» **PROBLEM**
Find the line with "Mother with baby" in the entries below, then output every line from it down to the line with "Young attractive business", exactly and with no pictures.

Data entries
+++
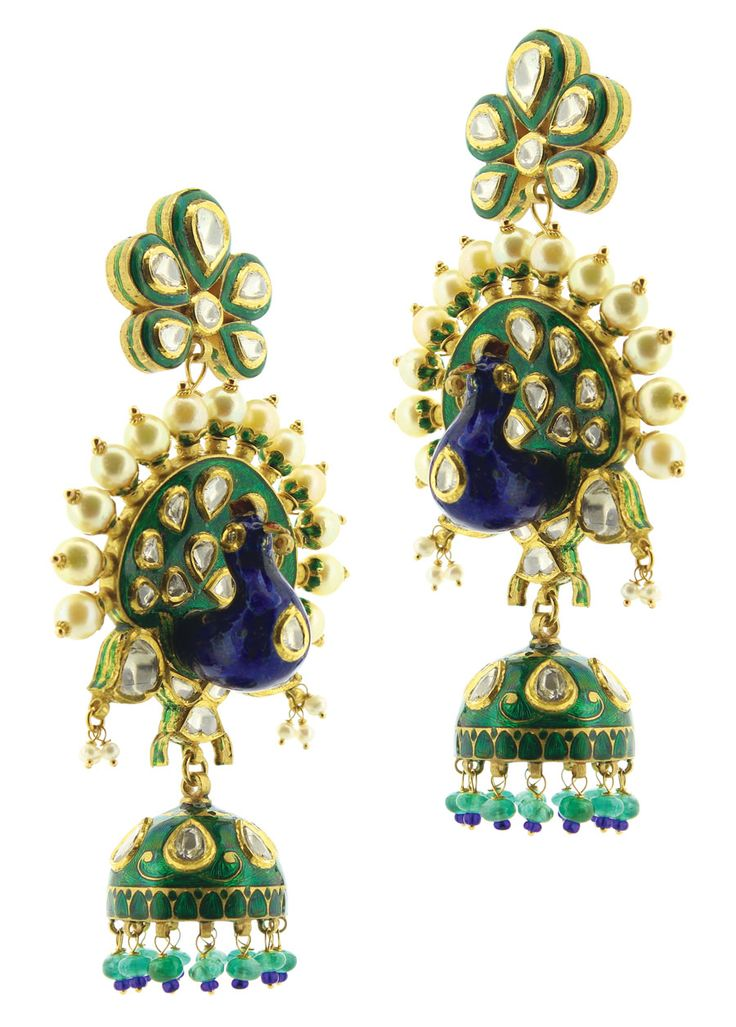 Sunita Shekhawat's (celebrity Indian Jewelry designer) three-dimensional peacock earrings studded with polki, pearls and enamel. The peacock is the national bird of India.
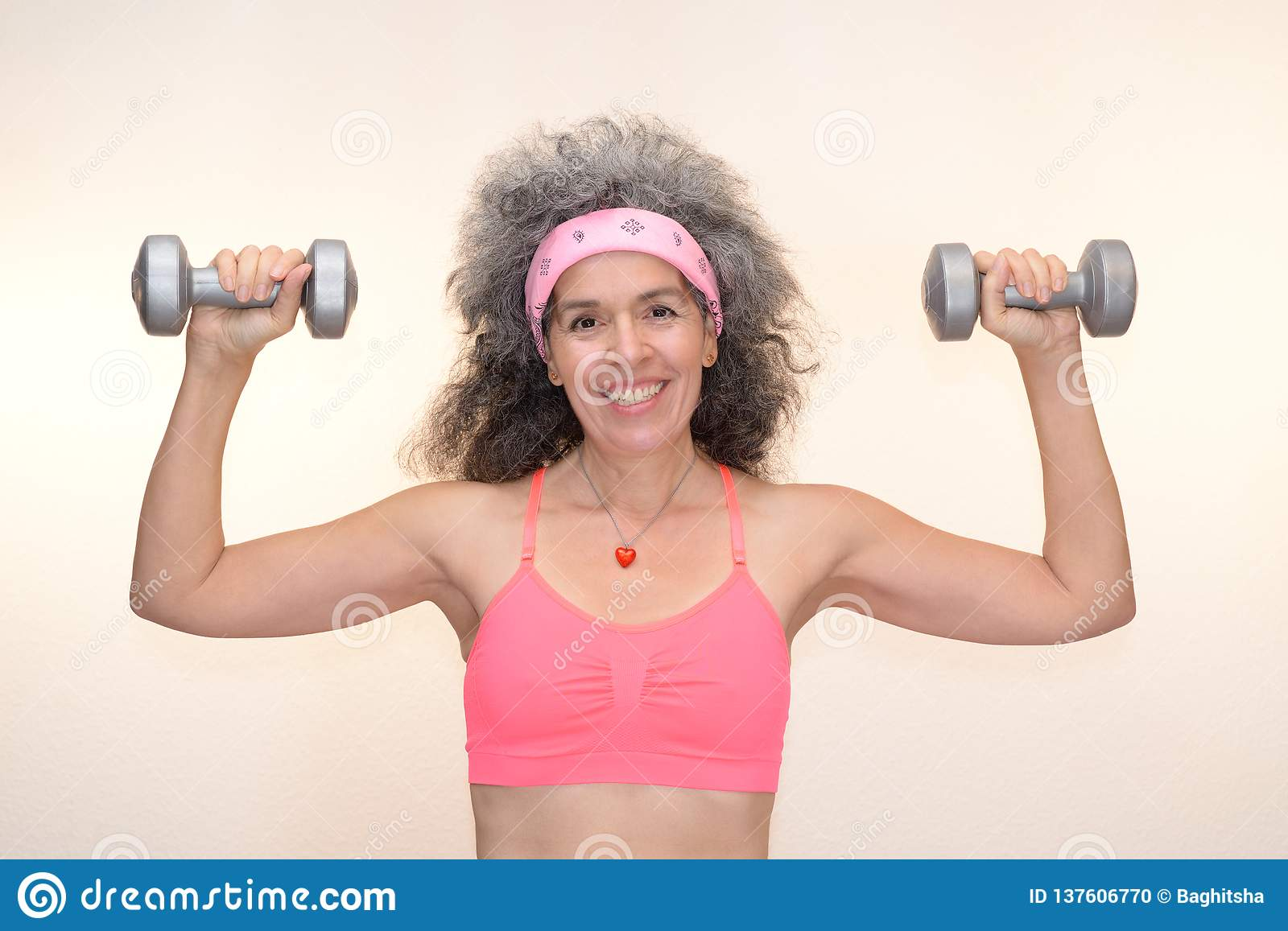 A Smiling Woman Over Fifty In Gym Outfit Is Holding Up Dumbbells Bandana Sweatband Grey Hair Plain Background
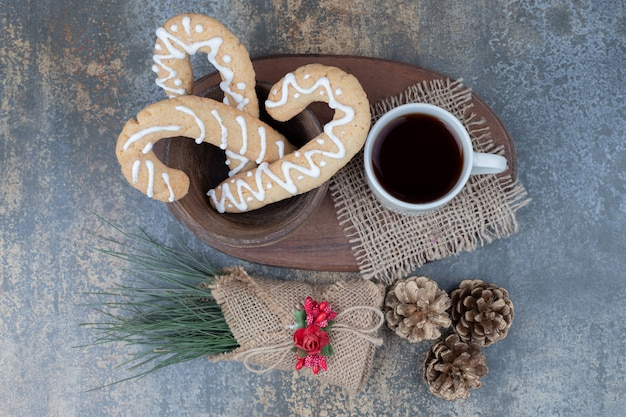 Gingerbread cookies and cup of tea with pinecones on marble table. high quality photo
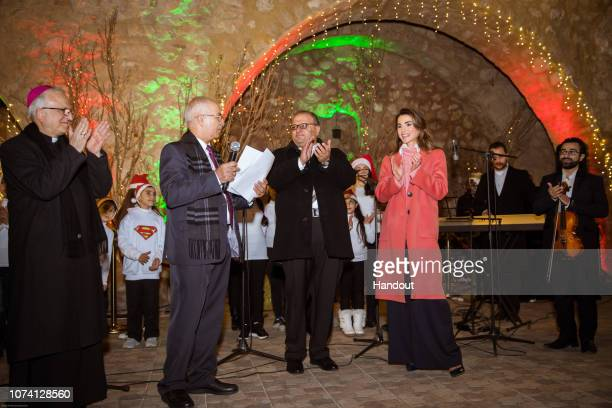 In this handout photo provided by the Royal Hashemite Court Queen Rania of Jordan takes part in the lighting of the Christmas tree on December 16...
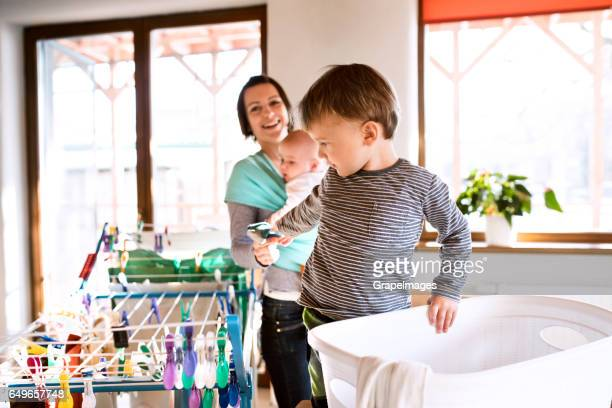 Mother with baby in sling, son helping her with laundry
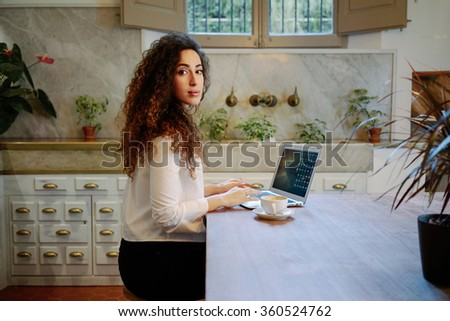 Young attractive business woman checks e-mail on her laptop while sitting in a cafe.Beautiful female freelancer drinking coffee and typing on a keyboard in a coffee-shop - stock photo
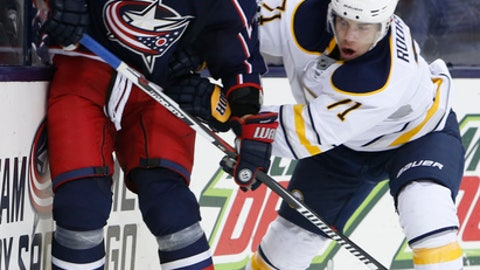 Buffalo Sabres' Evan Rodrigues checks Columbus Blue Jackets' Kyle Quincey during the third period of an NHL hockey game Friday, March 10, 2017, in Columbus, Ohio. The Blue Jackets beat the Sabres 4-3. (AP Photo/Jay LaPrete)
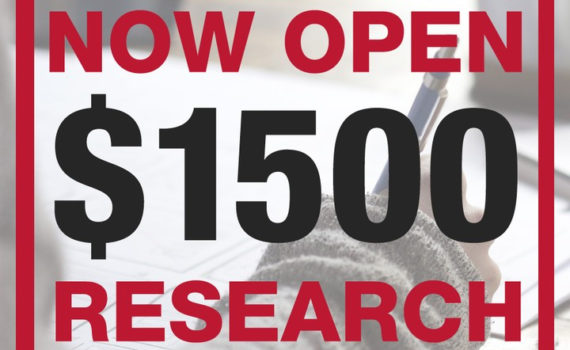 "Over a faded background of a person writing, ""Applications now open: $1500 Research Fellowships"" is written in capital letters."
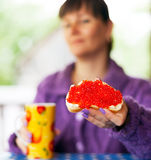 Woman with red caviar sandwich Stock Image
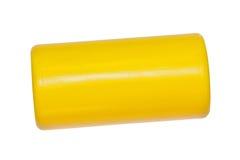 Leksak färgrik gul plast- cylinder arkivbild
+++
» **SOLUTION**
 Mother with baby in sling, son helping her with laundry
 Young attractive business woman checks e-mail on her laptop while sitting in a cafe.Beautiful female freelancer drinking coffee and typing on a keyboard in a coffee-shop - stock photo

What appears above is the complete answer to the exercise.